Ultrafast ligand-to-ligand electron and energy transfer in the complexes fac-[ReI(L)(CO)3(bpy)]n+

Depending on the ligands L and N,N (=polypyridine, α-diimine), the complexes [Re(L)(CO)3(N,N)]n+ undergo different photophysical and photochemical processes.
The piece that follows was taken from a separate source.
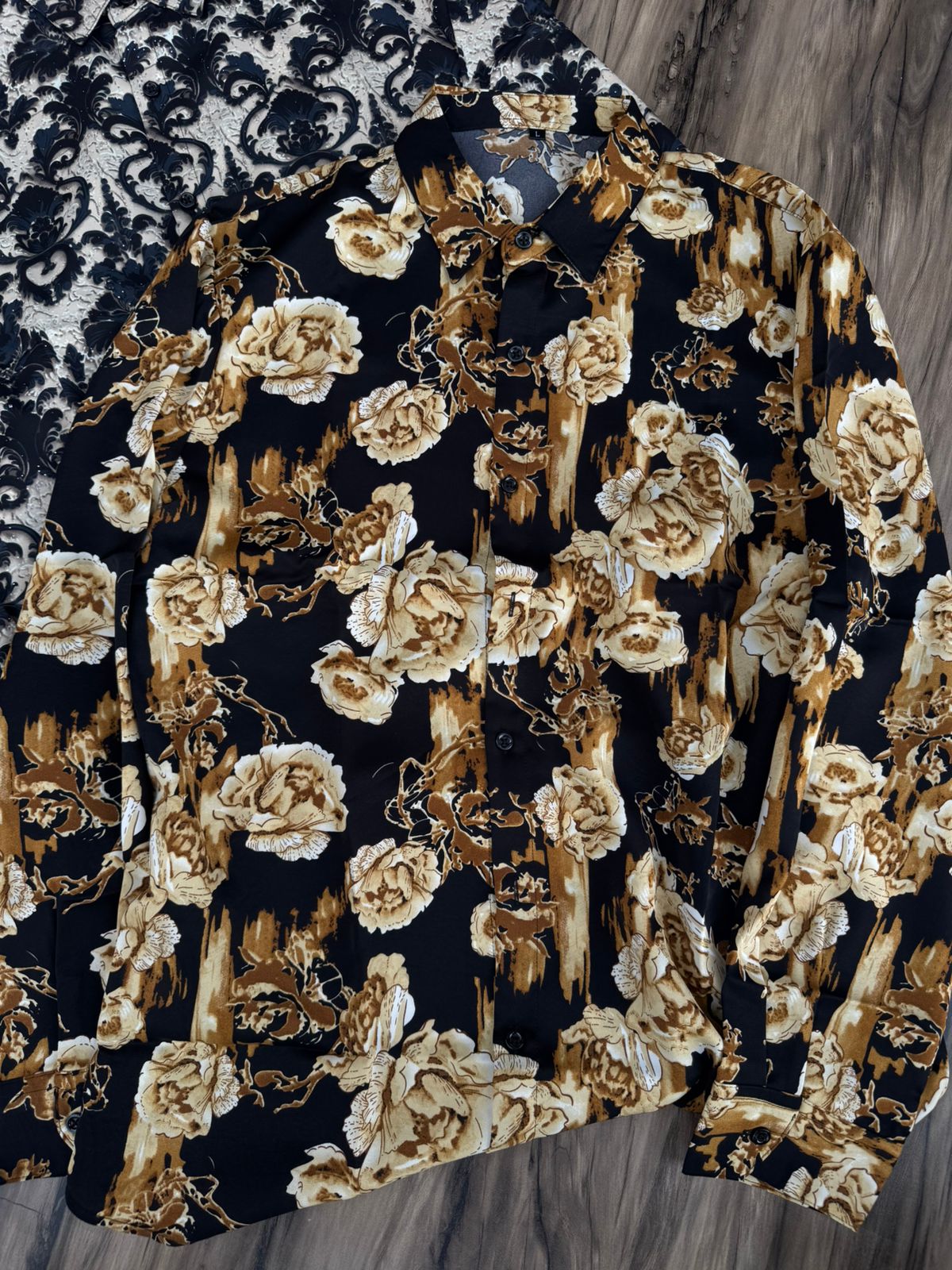 Premium Imported Printed Relaxed Fit Shirt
Herein, we compare the behavior of complexes with an electron-accepting ligand L = N-methyl-4,4′-bipyridinium (MQ+), isomerizable ligand L = trans-4-styrylpyridine (t-stpy), and L = trans-N-methyl-4,4′-dipyridiniumethylene (Medpe+), which can undergo either reduction, or isomerization, or both. In particular, we discuss the dynamics and mechanisms of (i) NN− → MQ+ interligand electron transfer (ILET) from a 3MLCT state of [ReI(MQ+)(CO)3(dmb)]2+ (dmb = 4,4′-dimethyl-2,2′-bipyridine), (ii) intramolecular energy transfer from a 3MLCT state of the Re(CO)3(bpy) unit of [Re(t-stpy)(CO)3(bpy)]+ to the intraligand 3IL ππ* state of the axial ligand t-stpy and its subsequent isomerization, and (iii) competition between charge and energy transfer/isomerization in [ReI(Medpe+)(CO)3(dmb)]2+.Optical excitation of [ReI(MQ+)(CO)3(dmb)]2+ populates a Re → dmb 3MLCT excited state [ReII(MQ+)(CO)3(dmb−)]2+. Ultrafast dmb− → MQ+ILET follows, producing a Re → MQ+ MLCT excited state [ReII(MQ)(CO)3(dmb)]2+. The ILET rate (8–18 ps, depending on the solvent) is much faster than predicted by conventional electron-transfer theories, being accelerated by a combination of large (ca. 130 cm−1) electronic coupling through the ReII atom and vibrational excitation of the 3MLCT(dmb) precursor state. Irradiation of [ReI(t-stpy)(CO)3(bpy)]+ populates a Re → bpy 3MLCT excited state, which converts into a 3IL state of the t-stpy ligand with a 3.5 ps time constant. This 3MLCT → 3IL conversion amounts to an intramolecular energy transfer from the electronically excited chromophore Re(CO)3(bpy)+ to the t-stpy ligand. The t-stpy ligand in the 3IL state undergoes a 12 ps twist around the CC bond to the perpendicular geometry, followed by further 18 ns twist to the ground state and the cis isomer. The same isomerization mechanism operates for [ReI(Cl)(CO)3(t-stpy)2]+ whose 3IL state is populated directly. Excitation of [ReI(Medpe+)(CO)3(bpy)]2+ leads to both Re → bpy and Re → Medpe+ MLCT states. A ps energy transfer to a 3IL state follows, triggering rotation around the CC bond. In contrast, the electron-acceptor character of the Medpe+ ligand prevails in [ReI(Cl)(CO)3(Medpe+)2]2+, where only a Re → Medpe+3MLCT state is populated, which decays to the ground state with ca. 100 ps lifetime by a Medpe → ReII electron transfer.